From the Faculty of Medicine (J.G.), University of Ottawa, Ottawa, Ontario, Canada; Department of Medicine (J.G.), The Ottawa Hospital, Ottawa, Ontario, Canada; Department of Critical Care (S.M.F.), Lakeridge Health Corporation, Oshawa, Canada; Division of Critical Care, Department of Medicine (B.R.), McMaster University, Hamilton, Canada; Department of Health Research Methods (B.R.), Evidence, and Impact, McMaster University, Hamilton, Canada; Division of Acute Care Surgery, Department of Surgery (K.I.), University of Southern California, Los Angeles, California; Division of General Surgery, Department of Surgery (J.L., A.T.), University of Ottawa, Ontario, Canada; and Division of Critical Care, Department of Medicine (A.T.), University of Ottawa, Ontario, Canada.
J Trauma Acute Care Surg. 2023 Jun 1;94(6):870-876. doi: 10.1097/TA.0000000000003944. Epub 2023 Mar 7.
Trauma hemorrhage remains the most common cause of preventable mortality in trauma. To guide clinical practice, RCTs provide high-quality evidence to inform clinical decision making. The clinical relevance and inferences made by RCTs are dependent on assumptions made during sample size calculation.
To describe the quality of methodology for sample size determination, we conducted a systemic review RCTs evaluating interventions that aim to improve survival in adults with trauma-related hemorrhage. Estimated and actual outcome data are compared, including components of sample size determination.
A total of 13 RCTs were included. We noted a high rate of negative trial results (11 of 13 studies). Most studies were multi-center and conducted in North America, evaluating patients with blunt and penetrating injuries. The criteria for hemorrhagic shock varied across studies. All studies did not accurately estimate the mortality rate during sample size calculation. All but one study overestimated the mortality reduction during sample size calculation; the median absolute mortality reduction was 3%, compared with a target of 10%. Only the CRASH-2 study used a minimal clinically important different for treatment effect target. No RCTs employed prognostic enrichment. Most studies were terminated (8 of 13), mainly for futility.

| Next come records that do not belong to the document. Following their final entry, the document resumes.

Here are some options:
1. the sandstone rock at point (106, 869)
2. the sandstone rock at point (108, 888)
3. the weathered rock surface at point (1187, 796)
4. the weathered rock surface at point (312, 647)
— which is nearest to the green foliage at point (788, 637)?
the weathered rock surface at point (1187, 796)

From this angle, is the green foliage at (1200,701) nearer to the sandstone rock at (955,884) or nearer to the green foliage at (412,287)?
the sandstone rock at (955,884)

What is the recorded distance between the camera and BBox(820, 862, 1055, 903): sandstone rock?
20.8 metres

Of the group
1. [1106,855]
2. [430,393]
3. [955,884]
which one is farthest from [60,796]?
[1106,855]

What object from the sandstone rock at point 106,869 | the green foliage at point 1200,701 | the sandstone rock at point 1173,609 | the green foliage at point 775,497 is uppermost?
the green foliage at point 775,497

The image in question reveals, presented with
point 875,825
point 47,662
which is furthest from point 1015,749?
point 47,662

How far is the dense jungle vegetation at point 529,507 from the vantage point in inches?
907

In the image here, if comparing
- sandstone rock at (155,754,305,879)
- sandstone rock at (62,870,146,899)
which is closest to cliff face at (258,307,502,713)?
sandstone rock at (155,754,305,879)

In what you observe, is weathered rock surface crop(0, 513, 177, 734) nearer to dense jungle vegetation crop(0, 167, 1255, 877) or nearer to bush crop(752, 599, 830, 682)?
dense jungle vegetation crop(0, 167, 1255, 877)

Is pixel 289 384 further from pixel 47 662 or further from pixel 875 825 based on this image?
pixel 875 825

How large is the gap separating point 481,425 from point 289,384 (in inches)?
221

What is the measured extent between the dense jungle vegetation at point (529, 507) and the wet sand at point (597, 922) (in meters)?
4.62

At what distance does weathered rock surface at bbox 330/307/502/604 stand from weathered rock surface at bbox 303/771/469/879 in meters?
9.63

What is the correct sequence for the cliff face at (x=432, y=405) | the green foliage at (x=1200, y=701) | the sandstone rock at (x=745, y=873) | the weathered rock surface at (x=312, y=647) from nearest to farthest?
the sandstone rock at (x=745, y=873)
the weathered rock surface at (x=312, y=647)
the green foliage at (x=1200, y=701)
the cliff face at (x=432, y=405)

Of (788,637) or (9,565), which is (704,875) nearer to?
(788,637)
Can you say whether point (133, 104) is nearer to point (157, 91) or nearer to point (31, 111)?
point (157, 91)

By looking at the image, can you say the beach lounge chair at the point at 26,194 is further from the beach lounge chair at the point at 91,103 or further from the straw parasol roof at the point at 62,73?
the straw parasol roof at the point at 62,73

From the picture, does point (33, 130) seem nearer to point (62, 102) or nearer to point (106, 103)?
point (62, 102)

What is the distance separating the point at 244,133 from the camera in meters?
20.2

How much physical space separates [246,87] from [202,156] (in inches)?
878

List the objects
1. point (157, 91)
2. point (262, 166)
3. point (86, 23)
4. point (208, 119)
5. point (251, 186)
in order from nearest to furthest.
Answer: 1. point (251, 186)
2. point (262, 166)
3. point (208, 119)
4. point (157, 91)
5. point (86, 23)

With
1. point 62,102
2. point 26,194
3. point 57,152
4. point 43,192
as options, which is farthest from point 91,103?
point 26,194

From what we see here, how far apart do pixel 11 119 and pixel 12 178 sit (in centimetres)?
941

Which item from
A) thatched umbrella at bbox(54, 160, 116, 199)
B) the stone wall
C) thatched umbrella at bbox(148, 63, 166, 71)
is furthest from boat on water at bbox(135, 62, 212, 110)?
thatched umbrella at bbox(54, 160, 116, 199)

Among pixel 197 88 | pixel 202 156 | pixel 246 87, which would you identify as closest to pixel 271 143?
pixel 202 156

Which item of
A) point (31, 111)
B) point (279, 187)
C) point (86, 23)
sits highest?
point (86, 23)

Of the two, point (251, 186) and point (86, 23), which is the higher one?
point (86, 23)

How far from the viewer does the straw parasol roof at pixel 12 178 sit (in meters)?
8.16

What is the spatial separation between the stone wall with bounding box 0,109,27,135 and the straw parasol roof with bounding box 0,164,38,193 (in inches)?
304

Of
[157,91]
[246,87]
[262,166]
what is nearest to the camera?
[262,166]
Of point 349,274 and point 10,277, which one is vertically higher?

Taken together, this review highlights that current clinical trial methodology is limited by imprecise control group risk estimates, overly optimistic treatment effect estimates, and lack of transparent justification for such targets. These limitations result in studies at high risk for futility and potentially premature abandonment of promising therapies. Given the high morbidity and mortality of trauma-related hemorrhage, we recommend that future conduct of trauma RCTs incorporate (1) prognostic enrichment to inform baseline risk, (2) justify target treatment differences based on clinical importance and realistic estimates of feasibility, and (3) be transparent and provide justification for the assumptions made.
Systematic Review/Meta-Analysis; Level III.
创伤性出血仍然是创伤患者中最常见的可预防死亡原因。为了指导临床实践,RCT 提供高质量的证据来为临床决策提供信息。RCT 的临床相关性和推论取决于样本量计算过程中的假设。
为了描述样本量确定方法的质量,我们对评估旨在提高创伤相关出血成人存活率的干预措施的 RCT 进行了系统回顾。比较了估计和实际的结果数据,包括样本量确定的组成部分。
共纳入 13 项 RCT。我们注意到阴性试验结果的比例很高(13 项研究中有 11 项)。大多数研究是多中心的,并且在北美进行,评估的是钝性和穿透性损伤的患者。出血性休克的标准在研究之间有所不同。所有研究在样本量计算中都没有准确估计死亡率。除了一项研究外,所有研究在样本量计算中都高估了死亡率降低程度;中位数绝对死亡率降低为 3%,而目标值为 10%。只有 CRASH-2 研究使用了治疗效果目标的最小临床重要差异。没有 RCT 采用预后富集。大多数研究(13 项中有 8 项)因无效而终止。
总的来说,本综述强调了当前临床试验方法学受到以下因素的限制:对照组风险估计不精确、治疗效果估计过于乐观,以及缺乏对这些目标的透明论证。这些局限性导致研究具有很高的无效风险,并可能过早放弃有前途的治疗方法。鉴于创伤相关出血的高发病率和死亡率,我们建议未来进行创伤 RCT 时应考虑以下几点:(1)预后富集以告知基线风险;(2)根据临床重要性和现实可行性估计,为目标治疗差异提供正当理由;(3)透明并为所做的假设提供正当理由。
系统评价/荟萃分析;III 级。